When I begin any backpacking trek…I carry in my pack a 3×5 spiral notebook so that I may record the days date and how many miles I hiked that day. I might add the camping location for the night, wildlife I encountered, trail magic I received, mountains I climbed…things like that. So I dug out the navy blue notebook of 2012 and focusing on the days prior to and just after hiking through the Whites I noticed very quickly how vague I was in my daily journaling. So vague I am reluctant to share the contents with you. Each entry will be written as I originally had recorded it and will include pictures I had taken of the day. I will then expound a little…I still have a good memory of some things.

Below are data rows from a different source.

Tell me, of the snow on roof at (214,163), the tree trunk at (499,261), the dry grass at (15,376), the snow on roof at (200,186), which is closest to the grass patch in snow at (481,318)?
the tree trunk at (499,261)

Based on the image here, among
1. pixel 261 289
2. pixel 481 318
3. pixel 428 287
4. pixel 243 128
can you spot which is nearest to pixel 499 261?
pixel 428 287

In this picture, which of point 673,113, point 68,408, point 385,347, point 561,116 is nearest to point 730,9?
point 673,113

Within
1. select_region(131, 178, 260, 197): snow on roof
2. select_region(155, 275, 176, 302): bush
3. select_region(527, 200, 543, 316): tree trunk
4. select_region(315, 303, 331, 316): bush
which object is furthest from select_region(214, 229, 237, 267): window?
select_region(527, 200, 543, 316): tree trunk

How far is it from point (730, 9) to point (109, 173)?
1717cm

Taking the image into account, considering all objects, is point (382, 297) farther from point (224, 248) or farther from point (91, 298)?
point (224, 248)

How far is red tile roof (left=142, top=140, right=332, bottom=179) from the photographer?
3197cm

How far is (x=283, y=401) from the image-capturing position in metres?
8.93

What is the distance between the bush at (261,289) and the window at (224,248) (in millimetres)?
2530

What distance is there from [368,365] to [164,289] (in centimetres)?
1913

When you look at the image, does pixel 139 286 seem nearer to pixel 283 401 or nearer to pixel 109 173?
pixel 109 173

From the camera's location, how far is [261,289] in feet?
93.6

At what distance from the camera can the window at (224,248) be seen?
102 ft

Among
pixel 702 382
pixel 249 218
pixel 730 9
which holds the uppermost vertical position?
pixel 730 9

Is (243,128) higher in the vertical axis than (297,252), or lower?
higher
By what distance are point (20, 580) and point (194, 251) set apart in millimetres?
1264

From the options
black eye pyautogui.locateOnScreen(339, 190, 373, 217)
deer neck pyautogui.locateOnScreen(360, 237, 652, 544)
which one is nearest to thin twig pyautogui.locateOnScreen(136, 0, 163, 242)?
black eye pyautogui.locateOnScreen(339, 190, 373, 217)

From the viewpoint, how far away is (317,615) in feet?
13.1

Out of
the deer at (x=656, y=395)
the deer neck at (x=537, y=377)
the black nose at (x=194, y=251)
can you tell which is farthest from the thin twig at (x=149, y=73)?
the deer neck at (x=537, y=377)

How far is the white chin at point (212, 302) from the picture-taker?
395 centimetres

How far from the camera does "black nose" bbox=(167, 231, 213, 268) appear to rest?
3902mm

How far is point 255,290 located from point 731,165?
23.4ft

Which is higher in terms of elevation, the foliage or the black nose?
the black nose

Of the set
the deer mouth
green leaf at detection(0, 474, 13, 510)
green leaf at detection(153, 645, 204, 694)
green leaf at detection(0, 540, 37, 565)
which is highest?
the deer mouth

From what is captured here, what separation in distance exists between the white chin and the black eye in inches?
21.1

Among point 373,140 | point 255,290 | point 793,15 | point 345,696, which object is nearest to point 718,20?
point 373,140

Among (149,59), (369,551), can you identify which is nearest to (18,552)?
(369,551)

The large rock slabs to the summit of Mt Cube is just a taste of what lies ahead as I soon will enter the White Mountains. Following the numerous white blaze’s towards Route 25 (also known as the Oliverian Notch), I soon reach the road and walk down to the Hiker Hostel where I had shipped myself a re-supply box of winter clothing, toiletries and food to be picked up. I didn’t linger around and walked back to the trail and headed north to the first shelter…the Jeffers Brook Shelter.
I met two women thru hikers that evening at the Jeffers Brook Shelter…Mamaw B and Rainbow. In the picture above you can see my boots and gear just right of the steps and then Mamaw B and Rainbow already settled down for the night.

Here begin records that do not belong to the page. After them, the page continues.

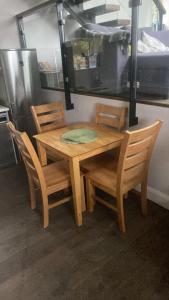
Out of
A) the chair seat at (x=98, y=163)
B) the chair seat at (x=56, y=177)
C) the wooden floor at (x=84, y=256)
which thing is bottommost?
the wooden floor at (x=84, y=256)

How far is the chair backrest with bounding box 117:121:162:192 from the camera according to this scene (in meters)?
1.44

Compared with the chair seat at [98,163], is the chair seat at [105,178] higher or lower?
lower

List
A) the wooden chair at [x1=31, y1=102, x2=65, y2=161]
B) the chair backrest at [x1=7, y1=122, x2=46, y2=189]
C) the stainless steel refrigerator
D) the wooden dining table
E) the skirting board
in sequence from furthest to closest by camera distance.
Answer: the stainless steel refrigerator
the wooden chair at [x1=31, y1=102, x2=65, y2=161]
the skirting board
the wooden dining table
the chair backrest at [x1=7, y1=122, x2=46, y2=189]

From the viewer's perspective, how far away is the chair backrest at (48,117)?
252 centimetres

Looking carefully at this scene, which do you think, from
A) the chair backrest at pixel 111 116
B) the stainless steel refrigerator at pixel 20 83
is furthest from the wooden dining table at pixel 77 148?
the stainless steel refrigerator at pixel 20 83

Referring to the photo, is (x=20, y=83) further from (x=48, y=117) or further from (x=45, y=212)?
(x=45, y=212)

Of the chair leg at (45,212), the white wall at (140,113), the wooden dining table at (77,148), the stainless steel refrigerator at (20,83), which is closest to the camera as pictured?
the wooden dining table at (77,148)

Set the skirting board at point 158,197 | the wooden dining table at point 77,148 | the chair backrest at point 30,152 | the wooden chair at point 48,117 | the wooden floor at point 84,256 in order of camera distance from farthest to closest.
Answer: the wooden chair at point 48,117, the skirting board at point 158,197, the wooden dining table at point 77,148, the chair backrest at point 30,152, the wooden floor at point 84,256

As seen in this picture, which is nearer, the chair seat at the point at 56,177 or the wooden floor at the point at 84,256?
the wooden floor at the point at 84,256

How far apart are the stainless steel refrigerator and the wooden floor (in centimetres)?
144

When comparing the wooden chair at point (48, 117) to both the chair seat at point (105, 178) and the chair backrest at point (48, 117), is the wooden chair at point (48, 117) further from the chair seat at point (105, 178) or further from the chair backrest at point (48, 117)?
the chair seat at point (105, 178)

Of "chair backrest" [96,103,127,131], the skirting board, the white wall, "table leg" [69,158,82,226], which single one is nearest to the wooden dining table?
"table leg" [69,158,82,226]

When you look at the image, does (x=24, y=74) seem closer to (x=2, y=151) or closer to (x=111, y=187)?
(x=2, y=151)

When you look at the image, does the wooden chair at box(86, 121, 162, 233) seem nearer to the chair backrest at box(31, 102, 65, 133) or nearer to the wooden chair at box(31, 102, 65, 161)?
the wooden chair at box(31, 102, 65, 161)
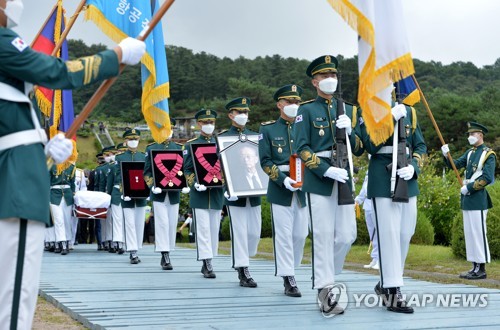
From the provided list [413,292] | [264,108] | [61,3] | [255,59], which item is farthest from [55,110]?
[255,59]

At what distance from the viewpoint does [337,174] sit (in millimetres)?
7133

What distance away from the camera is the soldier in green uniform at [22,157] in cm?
412

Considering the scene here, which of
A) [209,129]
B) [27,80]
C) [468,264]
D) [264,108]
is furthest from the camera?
[264,108]

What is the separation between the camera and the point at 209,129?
11.4 meters

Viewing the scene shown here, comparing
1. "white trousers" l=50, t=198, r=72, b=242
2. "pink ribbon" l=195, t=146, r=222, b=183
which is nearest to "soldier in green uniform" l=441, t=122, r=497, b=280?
"pink ribbon" l=195, t=146, r=222, b=183

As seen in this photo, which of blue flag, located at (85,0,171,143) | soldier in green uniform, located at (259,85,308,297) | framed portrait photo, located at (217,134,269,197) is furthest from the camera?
framed portrait photo, located at (217,134,269,197)

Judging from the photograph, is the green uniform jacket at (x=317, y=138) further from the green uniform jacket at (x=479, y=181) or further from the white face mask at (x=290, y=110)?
the green uniform jacket at (x=479, y=181)

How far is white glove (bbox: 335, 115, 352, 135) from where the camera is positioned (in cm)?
730

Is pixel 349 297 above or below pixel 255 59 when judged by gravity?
below

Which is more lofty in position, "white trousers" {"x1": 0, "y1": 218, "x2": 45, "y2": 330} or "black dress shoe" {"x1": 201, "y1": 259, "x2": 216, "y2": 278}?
"white trousers" {"x1": 0, "y1": 218, "x2": 45, "y2": 330}

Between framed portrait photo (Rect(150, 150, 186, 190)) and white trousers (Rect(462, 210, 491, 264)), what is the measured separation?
471 cm

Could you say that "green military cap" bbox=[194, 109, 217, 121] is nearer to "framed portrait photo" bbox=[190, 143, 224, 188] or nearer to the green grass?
"framed portrait photo" bbox=[190, 143, 224, 188]

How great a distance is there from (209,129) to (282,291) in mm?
3310

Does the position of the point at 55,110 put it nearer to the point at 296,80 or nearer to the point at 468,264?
the point at 468,264
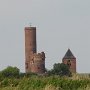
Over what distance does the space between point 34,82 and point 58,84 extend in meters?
1.25

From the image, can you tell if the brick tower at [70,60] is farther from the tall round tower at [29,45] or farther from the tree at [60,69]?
the tall round tower at [29,45]

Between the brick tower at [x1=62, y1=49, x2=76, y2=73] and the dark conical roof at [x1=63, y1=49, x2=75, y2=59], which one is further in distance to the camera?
the dark conical roof at [x1=63, y1=49, x2=75, y2=59]

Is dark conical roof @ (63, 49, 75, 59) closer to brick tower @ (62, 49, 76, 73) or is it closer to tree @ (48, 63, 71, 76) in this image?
brick tower @ (62, 49, 76, 73)

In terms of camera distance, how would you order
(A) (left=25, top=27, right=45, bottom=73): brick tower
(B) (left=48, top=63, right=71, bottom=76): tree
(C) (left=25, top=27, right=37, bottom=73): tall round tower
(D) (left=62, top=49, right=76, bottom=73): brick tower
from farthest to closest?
(D) (left=62, top=49, right=76, bottom=73): brick tower
(A) (left=25, top=27, right=45, bottom=73): brick tower
(C) (left=25, top=27, right=37, bottom=73): tall round tower
(B) (left=48, top=63, right=71, bottom=76): tree

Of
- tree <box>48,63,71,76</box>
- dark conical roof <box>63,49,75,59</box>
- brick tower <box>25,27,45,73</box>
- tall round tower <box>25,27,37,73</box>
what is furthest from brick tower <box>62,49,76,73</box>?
tall round tower <box>25,27,37,73</box>

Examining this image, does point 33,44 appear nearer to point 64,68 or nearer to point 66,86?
point 64,68

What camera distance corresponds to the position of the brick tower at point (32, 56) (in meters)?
96.9

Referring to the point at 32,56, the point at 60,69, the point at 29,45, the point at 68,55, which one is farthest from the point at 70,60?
the point at 29,45

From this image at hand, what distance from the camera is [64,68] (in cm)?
9744

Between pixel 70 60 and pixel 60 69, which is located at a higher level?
pixel 70 60

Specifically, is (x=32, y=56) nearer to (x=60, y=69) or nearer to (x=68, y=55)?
(x=60, y=69)

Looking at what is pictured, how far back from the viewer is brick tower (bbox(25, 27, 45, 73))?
96.9 m

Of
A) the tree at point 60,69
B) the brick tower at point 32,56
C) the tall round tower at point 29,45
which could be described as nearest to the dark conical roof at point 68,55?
the tree at point 60,69

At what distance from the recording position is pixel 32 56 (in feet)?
320
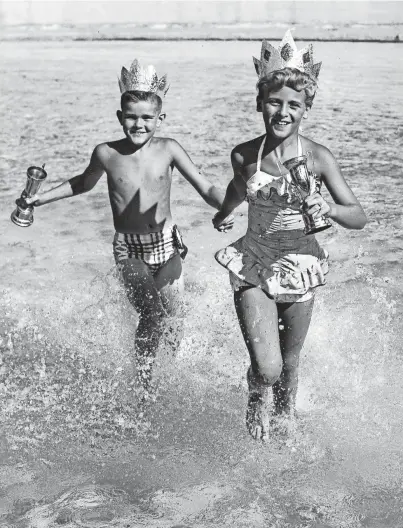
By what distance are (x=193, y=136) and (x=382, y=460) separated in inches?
362

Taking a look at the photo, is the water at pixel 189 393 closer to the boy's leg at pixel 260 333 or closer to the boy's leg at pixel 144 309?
the boy's leg at pixel 144 309

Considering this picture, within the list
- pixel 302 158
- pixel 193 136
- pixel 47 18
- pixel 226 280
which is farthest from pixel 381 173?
pixel 47 18

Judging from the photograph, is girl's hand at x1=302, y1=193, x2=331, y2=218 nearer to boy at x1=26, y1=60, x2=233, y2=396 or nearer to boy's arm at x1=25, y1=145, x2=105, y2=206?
boy at x1=26, y1=60, x2=233, y2=396

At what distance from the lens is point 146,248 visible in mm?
4832

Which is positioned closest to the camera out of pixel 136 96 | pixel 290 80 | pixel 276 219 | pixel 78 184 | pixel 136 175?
pixel 290 80

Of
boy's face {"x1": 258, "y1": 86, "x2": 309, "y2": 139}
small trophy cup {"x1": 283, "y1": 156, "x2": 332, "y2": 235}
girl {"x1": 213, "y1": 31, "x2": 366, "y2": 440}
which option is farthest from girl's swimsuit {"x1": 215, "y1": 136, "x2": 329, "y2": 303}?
small trophy cup {"x1": 283, "y1": 156, "x2": 332, "y2": 235}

I set off early the next morning making my way to the summit of Mt Moosilauke. Descending, it had begun to rain as I approached the next campsites at the Beaver Brook Shelter. Mamaw B and Rainbow caught up at this point and we all decided to continue our trek to the Eliza Brook Shelter. Being a newbie in these mountains, I soon realized that a 16 mile day is pushing it. I arrived to the full and crowded Eliza Brook Shelter in the dark where everyone squeezed together so that I could fit in.
July 26th, 2012 … Four-Thousand Footer … Mount Moosilauke
July 27th, 2012 … Four-Thousand Footers … South Kinsman & North Kinsman
With her cascading waters all covered in moss, the Eliza Brook tumbled beside me as I made my way to the summit of the South Kinsman. Hiking through the fog and clouds, the views were minimal.
The first Appalachian Mountain Club hut that you will encounter while hiking northbound on the AT in the Whites, is the Lonesome Lake Hut. Directly behind the Hut spans the glaciated Lonesome Lake. I don’t even think I stopped to go inside this hut but passed on by the hut and the lake marching towards the Franconia Notch. Somehow I had gotten a ride into Lincoln, NH where I stayed the night at Chet’s Place Hostel, This hostel was crowded with hikers, sleeping everywhere on the floor and on bed mattresses. I had taken a shower in the outside, downstairs shower stall and later examined tomorrow’s weather report…rain, rain and more rain. I had heard and read that the Franconia Ridge was spectacular and I decided I was not going to summit those mountains in the rain. I spoke to Mamaw B and Rainbow and it was decided to take a zero day and wait out the rains. It turned out to be the right decision.
Yes, it did rain all day and yes this is the only picture taken that day…I must have been suffering from hiker hunger by the looks of the picture. We had moved ourselves to the next town over, North Woodstock, to the Econo Lodge for the night and ate at a nearby restaurant.